Raporda bitkisel/hayvancılık/tarım havzaları ile ilgili makro ve bölgesel bilgiler yer alıyor. Raporun ikinci fazında iklim/toprak/su gibi veriler, tarım ve gıda sektörüne dair yapay zekâyla elde edilecek öngörüler yer alacak.
Evrende milyarlarca veri, verilerin birlikteliğinde sonsuz algoritmalar saklı. Etkin strateji oluşturma, verileri doğru analiz etme ve veride saklı mesajı doğru okuyabilmekle mümkün. Eker’in tarımı yönetmek için “bilgi ve hikmete gerek var” sözündeki “hikmetin” “vatanseverlik/yetkinlik/veri aklı/entelektüel farkındalık” olduğunu tahmin ediyorum. Eker, “milyonlarca veri Tarpol uzmanları tarafından kuyumcu titizliğiyle işlendi. Geçmişte Tarım Bakanlığı’nda çalışan herkes bir tecrübe. Her tecrübenin devlete bir maliyeti var. Hedefimiz, tarım ve gıdaya dair entelektüel sermaye ve tecrübeyi tekrar tarım ekosisteminin hizmetine sunmak” dedi.
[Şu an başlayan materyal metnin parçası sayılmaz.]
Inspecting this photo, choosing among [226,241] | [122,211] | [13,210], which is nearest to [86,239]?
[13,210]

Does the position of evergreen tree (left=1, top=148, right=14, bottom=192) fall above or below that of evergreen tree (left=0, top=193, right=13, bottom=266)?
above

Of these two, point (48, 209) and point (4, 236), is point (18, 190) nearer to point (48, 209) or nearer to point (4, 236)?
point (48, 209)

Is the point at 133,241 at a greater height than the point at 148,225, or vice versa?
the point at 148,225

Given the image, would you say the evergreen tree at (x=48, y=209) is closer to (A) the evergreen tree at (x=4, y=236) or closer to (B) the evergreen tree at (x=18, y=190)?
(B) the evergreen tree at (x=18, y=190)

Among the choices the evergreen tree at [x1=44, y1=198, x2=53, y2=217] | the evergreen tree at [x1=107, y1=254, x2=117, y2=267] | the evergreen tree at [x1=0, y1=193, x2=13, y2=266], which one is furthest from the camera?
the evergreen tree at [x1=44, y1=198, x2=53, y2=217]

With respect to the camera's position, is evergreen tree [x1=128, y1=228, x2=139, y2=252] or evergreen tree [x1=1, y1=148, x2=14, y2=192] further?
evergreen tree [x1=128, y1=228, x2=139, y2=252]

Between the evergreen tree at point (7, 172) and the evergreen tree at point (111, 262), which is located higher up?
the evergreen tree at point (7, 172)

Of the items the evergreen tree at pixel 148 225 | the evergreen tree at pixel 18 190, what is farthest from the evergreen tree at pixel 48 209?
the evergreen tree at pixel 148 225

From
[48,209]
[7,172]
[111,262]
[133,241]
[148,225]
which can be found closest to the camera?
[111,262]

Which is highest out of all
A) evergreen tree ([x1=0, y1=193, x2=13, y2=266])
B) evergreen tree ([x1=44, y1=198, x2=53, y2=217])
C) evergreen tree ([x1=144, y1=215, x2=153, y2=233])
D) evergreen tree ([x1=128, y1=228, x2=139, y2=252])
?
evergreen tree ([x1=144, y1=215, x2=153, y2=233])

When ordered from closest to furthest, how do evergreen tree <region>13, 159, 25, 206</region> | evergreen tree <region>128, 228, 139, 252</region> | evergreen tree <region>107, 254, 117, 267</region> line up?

Trends in Plant Science’de yayınlanan bir makaleye göre; “artık tarım yapmak imkânsızlaşıyor. Bilim insanları bir araya gelmeli, kamu güveni sağlanmalı. Zamanımız kalmadı.” Sera gazı emisyonlarının yüzde 26’sı tarım kaynaklı olmasına rağmen küresel iklim fonunun sadece yüzde 4’ü iklime dayanıklı gıda sistemleri kurmaya yönelik.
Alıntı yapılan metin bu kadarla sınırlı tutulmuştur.